Aim of the exercise - Reproduce the entries below without alteration, beginning with the line containing "Arrange the items" and continuing through the line containing "Answer: the point".

[START Stored data]

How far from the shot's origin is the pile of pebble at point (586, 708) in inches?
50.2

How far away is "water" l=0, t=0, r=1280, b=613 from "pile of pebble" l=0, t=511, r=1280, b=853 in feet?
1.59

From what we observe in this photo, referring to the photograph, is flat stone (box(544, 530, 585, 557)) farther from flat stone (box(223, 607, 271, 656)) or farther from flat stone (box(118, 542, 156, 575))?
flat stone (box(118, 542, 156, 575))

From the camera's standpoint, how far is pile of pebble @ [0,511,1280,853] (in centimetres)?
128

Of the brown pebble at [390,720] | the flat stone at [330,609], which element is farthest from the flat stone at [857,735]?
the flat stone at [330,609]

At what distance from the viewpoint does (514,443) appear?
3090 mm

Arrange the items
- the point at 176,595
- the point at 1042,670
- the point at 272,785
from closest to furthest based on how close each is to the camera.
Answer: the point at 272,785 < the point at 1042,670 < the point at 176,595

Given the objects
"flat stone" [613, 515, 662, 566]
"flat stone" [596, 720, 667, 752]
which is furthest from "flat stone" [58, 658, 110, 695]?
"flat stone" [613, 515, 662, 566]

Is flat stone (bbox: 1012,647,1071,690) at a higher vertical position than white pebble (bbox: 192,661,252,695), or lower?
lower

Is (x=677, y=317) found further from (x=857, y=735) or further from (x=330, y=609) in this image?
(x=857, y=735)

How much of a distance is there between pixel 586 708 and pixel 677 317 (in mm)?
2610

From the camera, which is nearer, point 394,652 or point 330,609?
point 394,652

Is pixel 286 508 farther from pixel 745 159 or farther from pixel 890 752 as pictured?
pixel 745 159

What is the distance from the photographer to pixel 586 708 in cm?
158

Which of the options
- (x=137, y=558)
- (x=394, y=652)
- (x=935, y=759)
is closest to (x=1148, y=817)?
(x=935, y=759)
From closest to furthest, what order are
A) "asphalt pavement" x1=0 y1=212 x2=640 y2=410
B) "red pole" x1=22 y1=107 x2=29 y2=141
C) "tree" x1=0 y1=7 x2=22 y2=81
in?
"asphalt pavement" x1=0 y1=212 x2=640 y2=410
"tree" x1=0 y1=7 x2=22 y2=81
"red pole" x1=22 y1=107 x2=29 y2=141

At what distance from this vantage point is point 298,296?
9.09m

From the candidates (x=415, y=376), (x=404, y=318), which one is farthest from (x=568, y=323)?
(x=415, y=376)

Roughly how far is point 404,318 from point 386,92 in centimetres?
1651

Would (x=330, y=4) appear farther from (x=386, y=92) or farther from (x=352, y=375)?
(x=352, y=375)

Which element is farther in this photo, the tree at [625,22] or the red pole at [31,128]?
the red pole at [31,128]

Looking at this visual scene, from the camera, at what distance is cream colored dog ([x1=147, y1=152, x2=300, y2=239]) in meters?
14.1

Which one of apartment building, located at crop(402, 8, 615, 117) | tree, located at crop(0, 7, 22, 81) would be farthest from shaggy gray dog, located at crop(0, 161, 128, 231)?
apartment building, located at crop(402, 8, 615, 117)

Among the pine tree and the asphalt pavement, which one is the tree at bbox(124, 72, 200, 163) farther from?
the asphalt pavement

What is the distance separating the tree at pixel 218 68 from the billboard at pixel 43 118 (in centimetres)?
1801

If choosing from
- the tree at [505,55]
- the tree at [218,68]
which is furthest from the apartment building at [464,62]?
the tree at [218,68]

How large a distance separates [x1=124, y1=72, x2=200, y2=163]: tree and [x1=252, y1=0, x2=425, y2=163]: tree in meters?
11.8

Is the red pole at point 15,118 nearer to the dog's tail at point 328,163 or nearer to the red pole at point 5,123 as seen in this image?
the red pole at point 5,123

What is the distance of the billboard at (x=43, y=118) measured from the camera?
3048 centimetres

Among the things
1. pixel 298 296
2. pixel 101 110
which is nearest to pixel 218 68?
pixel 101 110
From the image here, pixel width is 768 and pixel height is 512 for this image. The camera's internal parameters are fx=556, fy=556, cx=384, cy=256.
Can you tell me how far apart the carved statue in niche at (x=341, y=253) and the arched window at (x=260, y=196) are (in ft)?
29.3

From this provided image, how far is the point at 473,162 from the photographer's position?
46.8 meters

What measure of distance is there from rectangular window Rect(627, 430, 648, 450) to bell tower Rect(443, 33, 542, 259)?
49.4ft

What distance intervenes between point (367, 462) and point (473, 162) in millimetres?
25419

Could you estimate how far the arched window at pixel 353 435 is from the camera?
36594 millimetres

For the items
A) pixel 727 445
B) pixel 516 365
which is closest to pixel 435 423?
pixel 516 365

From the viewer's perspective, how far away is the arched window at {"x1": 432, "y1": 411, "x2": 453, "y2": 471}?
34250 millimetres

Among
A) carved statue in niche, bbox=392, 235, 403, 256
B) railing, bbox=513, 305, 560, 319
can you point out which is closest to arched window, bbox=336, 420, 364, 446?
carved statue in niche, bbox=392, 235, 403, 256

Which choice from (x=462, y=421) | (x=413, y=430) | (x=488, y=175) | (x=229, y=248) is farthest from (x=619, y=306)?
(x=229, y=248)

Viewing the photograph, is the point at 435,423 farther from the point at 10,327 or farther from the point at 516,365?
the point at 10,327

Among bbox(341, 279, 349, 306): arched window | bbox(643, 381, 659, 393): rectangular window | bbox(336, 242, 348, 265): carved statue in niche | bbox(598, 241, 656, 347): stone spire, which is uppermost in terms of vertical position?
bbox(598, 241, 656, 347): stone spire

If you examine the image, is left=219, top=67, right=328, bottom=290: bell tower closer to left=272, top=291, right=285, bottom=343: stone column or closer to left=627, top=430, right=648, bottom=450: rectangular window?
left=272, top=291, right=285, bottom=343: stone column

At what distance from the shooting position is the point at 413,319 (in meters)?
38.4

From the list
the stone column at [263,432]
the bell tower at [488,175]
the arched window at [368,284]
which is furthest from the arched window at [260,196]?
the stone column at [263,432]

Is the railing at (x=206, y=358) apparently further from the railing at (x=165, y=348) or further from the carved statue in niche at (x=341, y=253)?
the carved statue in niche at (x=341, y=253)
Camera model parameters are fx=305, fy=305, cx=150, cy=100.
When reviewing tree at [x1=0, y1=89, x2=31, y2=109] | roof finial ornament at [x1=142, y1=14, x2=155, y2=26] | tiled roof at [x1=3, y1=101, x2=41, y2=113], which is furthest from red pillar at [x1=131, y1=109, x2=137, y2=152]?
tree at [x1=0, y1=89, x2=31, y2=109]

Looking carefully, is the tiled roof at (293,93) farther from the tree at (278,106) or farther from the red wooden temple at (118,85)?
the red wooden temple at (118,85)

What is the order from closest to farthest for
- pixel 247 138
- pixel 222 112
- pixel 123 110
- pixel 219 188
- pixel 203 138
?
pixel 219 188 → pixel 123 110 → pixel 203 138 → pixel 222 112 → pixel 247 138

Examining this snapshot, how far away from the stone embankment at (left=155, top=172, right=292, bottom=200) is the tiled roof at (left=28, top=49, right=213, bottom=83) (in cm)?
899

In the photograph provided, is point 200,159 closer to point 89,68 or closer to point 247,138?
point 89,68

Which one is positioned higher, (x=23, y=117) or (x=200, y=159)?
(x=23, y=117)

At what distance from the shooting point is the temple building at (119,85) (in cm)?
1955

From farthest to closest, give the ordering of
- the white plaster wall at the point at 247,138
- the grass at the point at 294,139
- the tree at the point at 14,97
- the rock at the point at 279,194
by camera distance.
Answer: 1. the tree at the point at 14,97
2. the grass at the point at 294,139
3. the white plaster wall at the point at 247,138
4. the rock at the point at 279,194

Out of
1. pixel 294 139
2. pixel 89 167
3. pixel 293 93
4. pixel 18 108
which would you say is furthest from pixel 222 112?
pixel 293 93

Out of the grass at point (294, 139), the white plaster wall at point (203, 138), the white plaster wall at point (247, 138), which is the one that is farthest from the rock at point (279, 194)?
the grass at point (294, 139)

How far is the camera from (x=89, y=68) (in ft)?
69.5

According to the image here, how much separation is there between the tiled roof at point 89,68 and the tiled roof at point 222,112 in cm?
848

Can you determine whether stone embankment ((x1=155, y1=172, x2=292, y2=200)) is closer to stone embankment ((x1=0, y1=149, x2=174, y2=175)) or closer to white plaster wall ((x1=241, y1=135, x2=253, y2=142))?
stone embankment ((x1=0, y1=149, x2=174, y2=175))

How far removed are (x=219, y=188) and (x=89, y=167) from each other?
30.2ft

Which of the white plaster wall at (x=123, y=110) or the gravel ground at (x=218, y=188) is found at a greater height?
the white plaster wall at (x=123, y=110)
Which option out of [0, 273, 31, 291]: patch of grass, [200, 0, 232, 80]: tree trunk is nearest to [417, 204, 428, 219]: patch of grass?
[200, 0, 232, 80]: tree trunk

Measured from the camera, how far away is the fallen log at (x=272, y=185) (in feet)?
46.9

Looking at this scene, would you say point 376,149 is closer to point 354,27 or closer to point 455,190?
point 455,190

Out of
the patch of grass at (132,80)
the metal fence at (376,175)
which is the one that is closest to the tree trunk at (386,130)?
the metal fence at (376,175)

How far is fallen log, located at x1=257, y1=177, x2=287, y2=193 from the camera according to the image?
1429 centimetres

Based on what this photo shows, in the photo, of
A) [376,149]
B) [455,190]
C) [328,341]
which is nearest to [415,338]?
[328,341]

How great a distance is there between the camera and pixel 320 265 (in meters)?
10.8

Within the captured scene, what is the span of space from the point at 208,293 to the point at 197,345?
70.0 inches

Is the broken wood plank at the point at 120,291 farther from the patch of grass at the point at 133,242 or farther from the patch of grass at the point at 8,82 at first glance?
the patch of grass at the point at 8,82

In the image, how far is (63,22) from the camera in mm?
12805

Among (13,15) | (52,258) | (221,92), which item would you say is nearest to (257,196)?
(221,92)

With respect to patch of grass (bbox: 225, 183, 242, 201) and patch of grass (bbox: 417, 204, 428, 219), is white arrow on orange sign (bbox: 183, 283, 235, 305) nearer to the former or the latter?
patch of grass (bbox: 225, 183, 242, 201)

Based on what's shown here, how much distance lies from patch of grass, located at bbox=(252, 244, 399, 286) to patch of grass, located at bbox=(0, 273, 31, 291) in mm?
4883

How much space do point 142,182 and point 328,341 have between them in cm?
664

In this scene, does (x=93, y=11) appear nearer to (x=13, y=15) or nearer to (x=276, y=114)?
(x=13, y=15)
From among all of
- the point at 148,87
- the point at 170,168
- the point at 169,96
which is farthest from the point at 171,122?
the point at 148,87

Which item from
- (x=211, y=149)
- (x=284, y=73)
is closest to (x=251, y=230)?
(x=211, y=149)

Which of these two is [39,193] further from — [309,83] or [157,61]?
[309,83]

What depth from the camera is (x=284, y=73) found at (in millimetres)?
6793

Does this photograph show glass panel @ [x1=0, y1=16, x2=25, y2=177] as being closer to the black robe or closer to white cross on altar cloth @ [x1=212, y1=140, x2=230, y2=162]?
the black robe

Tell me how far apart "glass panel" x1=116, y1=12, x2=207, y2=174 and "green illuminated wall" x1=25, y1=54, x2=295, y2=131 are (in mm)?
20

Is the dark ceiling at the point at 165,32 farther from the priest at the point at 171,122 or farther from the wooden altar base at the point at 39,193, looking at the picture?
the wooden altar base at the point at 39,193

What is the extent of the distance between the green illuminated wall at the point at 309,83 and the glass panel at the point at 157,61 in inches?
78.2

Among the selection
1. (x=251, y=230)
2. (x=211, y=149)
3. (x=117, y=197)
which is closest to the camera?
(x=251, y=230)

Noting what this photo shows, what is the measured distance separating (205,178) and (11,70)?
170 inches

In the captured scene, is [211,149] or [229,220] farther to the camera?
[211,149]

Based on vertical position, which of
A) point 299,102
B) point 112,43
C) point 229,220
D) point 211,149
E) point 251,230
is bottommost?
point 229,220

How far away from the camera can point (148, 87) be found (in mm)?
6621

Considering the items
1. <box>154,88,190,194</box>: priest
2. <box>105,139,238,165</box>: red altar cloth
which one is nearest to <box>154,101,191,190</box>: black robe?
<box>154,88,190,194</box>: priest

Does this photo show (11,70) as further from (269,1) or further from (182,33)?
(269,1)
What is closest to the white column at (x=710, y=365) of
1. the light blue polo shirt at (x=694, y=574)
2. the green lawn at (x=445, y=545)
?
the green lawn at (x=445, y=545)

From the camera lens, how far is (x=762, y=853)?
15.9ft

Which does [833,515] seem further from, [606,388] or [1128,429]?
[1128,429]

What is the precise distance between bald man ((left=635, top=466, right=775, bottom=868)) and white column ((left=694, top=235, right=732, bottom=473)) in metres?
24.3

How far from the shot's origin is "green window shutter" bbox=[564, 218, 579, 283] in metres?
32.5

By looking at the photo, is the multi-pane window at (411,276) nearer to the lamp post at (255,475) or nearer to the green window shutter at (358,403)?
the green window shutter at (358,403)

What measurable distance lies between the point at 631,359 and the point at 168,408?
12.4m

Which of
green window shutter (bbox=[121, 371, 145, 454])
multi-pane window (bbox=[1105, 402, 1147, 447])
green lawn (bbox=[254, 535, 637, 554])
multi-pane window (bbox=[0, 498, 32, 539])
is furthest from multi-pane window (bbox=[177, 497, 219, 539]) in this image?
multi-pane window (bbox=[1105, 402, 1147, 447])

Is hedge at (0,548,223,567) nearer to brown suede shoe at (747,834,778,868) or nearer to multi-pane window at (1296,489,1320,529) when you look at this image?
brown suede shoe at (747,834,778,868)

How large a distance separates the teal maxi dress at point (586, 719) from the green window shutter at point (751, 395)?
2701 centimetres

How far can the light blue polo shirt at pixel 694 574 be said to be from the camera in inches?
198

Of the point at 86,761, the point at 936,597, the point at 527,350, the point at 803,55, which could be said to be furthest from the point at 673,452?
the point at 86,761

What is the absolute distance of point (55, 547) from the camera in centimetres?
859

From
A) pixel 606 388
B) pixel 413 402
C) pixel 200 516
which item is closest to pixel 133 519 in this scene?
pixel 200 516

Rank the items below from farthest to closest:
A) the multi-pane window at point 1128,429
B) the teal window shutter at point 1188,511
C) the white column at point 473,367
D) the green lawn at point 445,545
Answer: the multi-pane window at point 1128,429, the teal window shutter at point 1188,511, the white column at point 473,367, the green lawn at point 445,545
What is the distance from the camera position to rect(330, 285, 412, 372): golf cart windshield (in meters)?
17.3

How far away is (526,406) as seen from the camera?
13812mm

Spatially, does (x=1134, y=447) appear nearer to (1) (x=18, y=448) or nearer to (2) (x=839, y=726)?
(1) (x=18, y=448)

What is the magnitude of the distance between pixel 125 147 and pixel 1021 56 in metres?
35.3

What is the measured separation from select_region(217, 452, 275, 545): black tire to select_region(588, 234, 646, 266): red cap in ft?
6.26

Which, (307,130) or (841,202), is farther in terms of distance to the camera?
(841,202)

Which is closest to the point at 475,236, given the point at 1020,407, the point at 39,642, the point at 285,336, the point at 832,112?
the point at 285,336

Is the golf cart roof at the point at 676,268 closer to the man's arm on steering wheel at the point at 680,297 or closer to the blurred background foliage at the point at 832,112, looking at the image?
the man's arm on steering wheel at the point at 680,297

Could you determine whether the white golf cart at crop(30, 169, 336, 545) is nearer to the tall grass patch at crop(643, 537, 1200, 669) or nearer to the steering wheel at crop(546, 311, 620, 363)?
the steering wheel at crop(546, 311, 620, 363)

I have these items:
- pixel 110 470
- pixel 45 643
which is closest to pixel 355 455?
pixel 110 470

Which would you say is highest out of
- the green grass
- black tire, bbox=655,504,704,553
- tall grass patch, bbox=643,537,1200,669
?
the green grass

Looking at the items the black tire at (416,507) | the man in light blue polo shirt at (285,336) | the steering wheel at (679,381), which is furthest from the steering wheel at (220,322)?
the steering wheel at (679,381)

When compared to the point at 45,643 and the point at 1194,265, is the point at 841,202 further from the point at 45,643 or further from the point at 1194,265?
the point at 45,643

[END Stored data]

Exercise response -
Arrange the items
- the point at 176,595
- the point at 1042,670
- the point at 272,785
from closest to furthest based on how close each is to the camera.
Answer: the point at 272,785 < the point at 1042,670 < the point at 176,595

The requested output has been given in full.